Listing of spatial reasoning questions:
═══
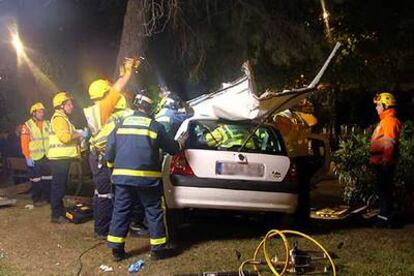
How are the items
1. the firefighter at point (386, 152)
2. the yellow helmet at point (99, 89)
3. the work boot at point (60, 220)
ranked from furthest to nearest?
1. the work boot at point (60, 220)
2. the firefighter at point (386, 152)
3. the yellow helmet at point (99, 89)

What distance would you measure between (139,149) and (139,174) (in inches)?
10.7

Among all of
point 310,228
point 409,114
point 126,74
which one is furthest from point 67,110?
point 409,114

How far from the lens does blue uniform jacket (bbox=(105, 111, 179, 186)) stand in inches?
245

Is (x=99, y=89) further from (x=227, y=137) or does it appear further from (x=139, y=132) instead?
(x=227, y=137)

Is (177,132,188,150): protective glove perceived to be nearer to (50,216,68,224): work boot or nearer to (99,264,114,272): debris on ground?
(99,264,114,272): debris on ground

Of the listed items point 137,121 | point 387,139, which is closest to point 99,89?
point 137,121

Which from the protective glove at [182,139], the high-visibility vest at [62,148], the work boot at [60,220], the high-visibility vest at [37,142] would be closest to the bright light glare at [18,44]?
the high-visibility vest at [37,142]

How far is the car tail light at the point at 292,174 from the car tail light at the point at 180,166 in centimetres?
119

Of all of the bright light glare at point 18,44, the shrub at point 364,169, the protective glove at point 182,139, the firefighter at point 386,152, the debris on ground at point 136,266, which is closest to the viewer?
the debris on ground at point 136,266

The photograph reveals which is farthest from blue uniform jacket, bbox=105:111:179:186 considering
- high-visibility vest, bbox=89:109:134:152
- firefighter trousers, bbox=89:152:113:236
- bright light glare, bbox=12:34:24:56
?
bright light glare, bbox=12:34:24:56

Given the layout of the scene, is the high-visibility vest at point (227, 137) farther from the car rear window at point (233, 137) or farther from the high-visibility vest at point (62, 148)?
the high-visibility vest at point (62, 148)

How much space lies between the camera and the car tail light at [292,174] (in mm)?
6977

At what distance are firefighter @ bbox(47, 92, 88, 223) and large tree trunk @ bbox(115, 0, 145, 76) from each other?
1.68m

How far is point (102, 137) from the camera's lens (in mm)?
7246
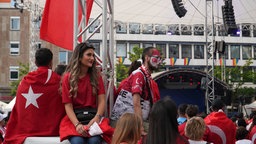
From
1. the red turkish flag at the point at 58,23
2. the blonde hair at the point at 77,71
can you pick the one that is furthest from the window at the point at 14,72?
the blonde hair at the point at 77,71

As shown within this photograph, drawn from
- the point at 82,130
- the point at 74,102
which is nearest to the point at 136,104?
the point at 74,102

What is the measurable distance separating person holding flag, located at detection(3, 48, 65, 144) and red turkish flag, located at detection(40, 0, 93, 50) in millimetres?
2079

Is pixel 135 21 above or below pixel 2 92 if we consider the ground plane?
above

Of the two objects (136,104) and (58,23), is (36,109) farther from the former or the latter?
(58,23)

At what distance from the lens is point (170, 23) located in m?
36.0

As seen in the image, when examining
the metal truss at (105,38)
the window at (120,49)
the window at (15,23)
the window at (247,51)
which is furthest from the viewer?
the window at (247,51)

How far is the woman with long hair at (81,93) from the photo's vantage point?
4.95 m

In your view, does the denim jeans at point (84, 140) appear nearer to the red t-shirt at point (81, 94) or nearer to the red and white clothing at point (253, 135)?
the red t-shirt at point (81, 94)

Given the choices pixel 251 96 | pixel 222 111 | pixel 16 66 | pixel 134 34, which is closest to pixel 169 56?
pixel 134 34

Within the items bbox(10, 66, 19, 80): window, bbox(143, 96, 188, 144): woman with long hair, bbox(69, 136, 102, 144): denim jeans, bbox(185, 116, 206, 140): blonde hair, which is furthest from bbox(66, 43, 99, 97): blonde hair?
bbox(10, 66, 19, 80): window

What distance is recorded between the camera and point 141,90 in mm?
5691

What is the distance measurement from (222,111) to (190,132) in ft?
6.24

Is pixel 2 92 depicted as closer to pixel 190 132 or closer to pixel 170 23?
pixel 170 23

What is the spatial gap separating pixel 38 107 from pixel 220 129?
9.11 feet
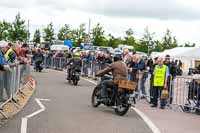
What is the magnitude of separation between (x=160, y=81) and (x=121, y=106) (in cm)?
298

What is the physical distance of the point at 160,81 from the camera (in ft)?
52.6

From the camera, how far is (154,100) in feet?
52.9

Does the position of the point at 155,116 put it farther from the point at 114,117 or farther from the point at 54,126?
the point at 54,126

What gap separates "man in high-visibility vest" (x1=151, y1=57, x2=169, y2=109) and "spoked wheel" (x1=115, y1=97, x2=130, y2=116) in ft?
8.76

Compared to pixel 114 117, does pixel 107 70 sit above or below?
above

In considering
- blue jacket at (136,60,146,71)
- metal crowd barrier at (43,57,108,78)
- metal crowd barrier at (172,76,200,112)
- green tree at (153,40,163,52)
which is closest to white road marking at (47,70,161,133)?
metal crowd barrier at (172,76,200,112)

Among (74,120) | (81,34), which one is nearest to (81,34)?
(81,34)

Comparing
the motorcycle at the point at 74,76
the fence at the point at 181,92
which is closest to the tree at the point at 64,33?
the motorcycle at the point at 74,76

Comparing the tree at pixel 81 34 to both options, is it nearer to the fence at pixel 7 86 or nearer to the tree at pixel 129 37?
the tree at pixel 129 37

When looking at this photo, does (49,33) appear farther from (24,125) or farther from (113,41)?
(24,125)

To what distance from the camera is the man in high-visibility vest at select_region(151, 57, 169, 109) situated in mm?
15945

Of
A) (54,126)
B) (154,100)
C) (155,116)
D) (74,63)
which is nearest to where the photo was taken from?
(54,126)

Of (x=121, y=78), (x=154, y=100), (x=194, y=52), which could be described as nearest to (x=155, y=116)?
(x=121, y=78)

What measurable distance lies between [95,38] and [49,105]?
67966mm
═══
**Exercise aim**.
Copy out the whole listing above word for word, leaving out the pictures.

**Correct response**.
How are the items
1. the firefighter at point (386, 152)
2. the yellow helmet at point (99, 89)
3. the work boot at point (60, 220)
ranked from furthest to nearest?
1. the work boot at point (60, 220)
2. the firefighter at point (386, 152)
3. the yellow helmet at point (99, 89)

What distance would you measure between (139,149) and (139,174) (in inches)?
10.7

Among all of
point 310,228
point 409,114
point 126,74
which one is furthest from point 67,110?
point 409,114

How far from the lens does blue uniform jacket (bbox=(105, 111, 179, 186)) stand in inches?
245

Is (x=99, y=89) further from (x=227, y=137) or does it appear further from (x=139, y=132) instead?
(x=227, y=137)

Is (177,132,188,150): protective glove perceived to be nearer to (50,216,68,224): work boot or nearer to (99,264,114,272): debris on ground?
(99,264,114,272): debris on ground

Of the listed items point 137,121 | point 387,139, which is closest to point 99,89?
point 137,121

Which from the protective glove at [182,139], the high-visibility vest at [62,148], the work boot at [60,220], the high-visibility vest at [37,142] would be closest to the bright light glare at [18,44]?
the high-visibility vest at [37,142]

How far is the car tail light at the point at 292,174 from the car tail light at the point at 180,166 in centimetres?
119

Of all of the bright light glare at point 18,44, the shrub at point 364,169, the protective glove at point 182,139, the firefighter at point 386,152, the debris on ground at point 136,266, which is closest to the viewer?
the debris on ground at point 136,266

The photograph reveals which is farthest from blue uniform jacket, bbox=105:111:179:186 considering
- high-visibility vest, bbox=89:109:134:152
- firefighter trousers, bbox=89:152:113:236
- bright light glare, bbox=12:34:24:56
?
bright light glare, bbox=12:34:24:56

Given the layout of the scene, is the high-visibility vest at point (227, 137) farther from the car rear window at point (233, 137) or farther from the high-visibility vest at point (62, 148)?
the high-visibility vest at point (62, 148)

How much space lies between the camera and the car tail light at [292,174] (in mm)?
6977

At what distance are firefighter @ bbox(47, 92, 88, 223) and large tree trunk @ bbox(115, 0, 145, 76) from each other?
1.68m

How far is point (102, 137) from the camera's lens (in mm)?
7246
From
1. the red turkish flag at the point at 58,23
2. the blonde hair at the point at 77,71
can you pick the one that is furthest from the window at the point at 14,72?
the blonde hair at the point at 77,71

As shown within this photograph, drawn from
- the point at 82,130
- the point at 74,102
which is nearest to the point at 136,104?
the point at 74,102

What is the measurable distance separating person holding flag, located at detection(3, 48, 65, 144) and red turkish flag, located at detection(40, 0, 93, 50) in millimetres?
2079

Is pixel 135 21 above or below pixel 2 92 if we consider the ground plane?
above

Of the two objects (136,104) and (58,23), is (36,109) farther from the former or the latter?
(58,23)

At what distance from the lens is point (170, 23) located in m?
36.0

As seen in the image, when examining
the metal truss at (105,38)
the window at (120,49)
the window at (15,23)
the window at (247,51)
which is furthest from the viewer?
the window at (247,51)

How far is the woman with long hair at (81,93) from the photo's vantage point?
4.95 m

In your view, does the denim jeans at point (84, 140) appear nearer to the red t-shirt at point (81, 94) or nearer to the red and white clothing at point (253, 135)?
the red t-shirt at point (81, 94)

Given the choices pixel 251 96 | pixel 222 111 | pixel 16 66 | pixel 134 34, which is closest to pixel 169 56?
pixel 134 34

Within the items bbox(10, 66, 19, 80): window, bbox(143, 96, 188, 144): woman with long hair, bbox(69, 136, 102, 144): denim jeans, bbox(185, 116, 206, 140): blonde hair, which is furthest from bbox(66, 43, 99, 97): blonde hair?
bbox(10, 66, 19, 80): window

What distance is recorded between the camera and point 141,90 in mm?
5691

What is the distance measurement from (222,111) to (190,132) in ft?
6.24

Is pixel 2 92 depicted as closer to pixel 190 132 or closer to pixel 170 23?
pixel 170 23

What is the spatial gap separating pixel 38 107 from pixel 220 129?
9.11 feet
What is the magnitude of separation between (x=160, y=81) and (x=121, y=106) (in cm)?
298

What is the physical distance of the point at 160,81 from the camera (in ft)?
52.6

From the camera, how far is (154,100) in feet?
52.9

Does the position of the point at 155,116 put it farther from the point at 114,117 or farther from the point at 54,126?
the point at 54,126

What gap separates "man in high-visibility vest" (x1=151, y1=57, x2=169, y2=109) and "spoked wheel" (x1=115, y1=97, x2=130, y2=116) in ft?
8.76

Compared to pixel 114 117, does pixel 107 70 sit above or below?
above

In considering
- blue jacket at (136,60,146,71)
- metal crowd barrier at (43,57,108,78)
- metal crowd barrier at (172,76,200,112)
- green tree at (153,40,163,52)
which is closest to white road marking at (47,70,161,133)?
metal crowd barrier at (172,76,200,112)

Among (74,120) | (81,34), which one is nearest to (81,34)?
(81,34)

Comparing
the motorcycle at the point at 74,76
the fence at the point at 181,92
which is closest to the tree at the point at 64,33?
the motorcycle at the point at 74,76

Comparing the tree at pixel 81 34 to both options, is it nearer to the fence at pixel 7 86 or nearer to the tree at pixel 129 37?
the tree at pixel 129 37

When looking at this photo, does (49,33) appear farther from (24,125) or farther from (113,41)?
(24,125)

To what distance from the camera is the man in high-visibility vest at select_region(151, 57, 169, 109) situated in mm?
15945

Of
A) (54,126)
B) (154,100)
C) (155,116)
D) (74,63)
which is nearest to where the photo was taken from?
(54,126)

Of (x=121, y=78), (x=154, y=100), (x=194, y=52), which could be described as nearest to (x=155, y=116)?
(x=121, y=78)

What measurable distance lies between [95,38] and [49,105]?
67966mm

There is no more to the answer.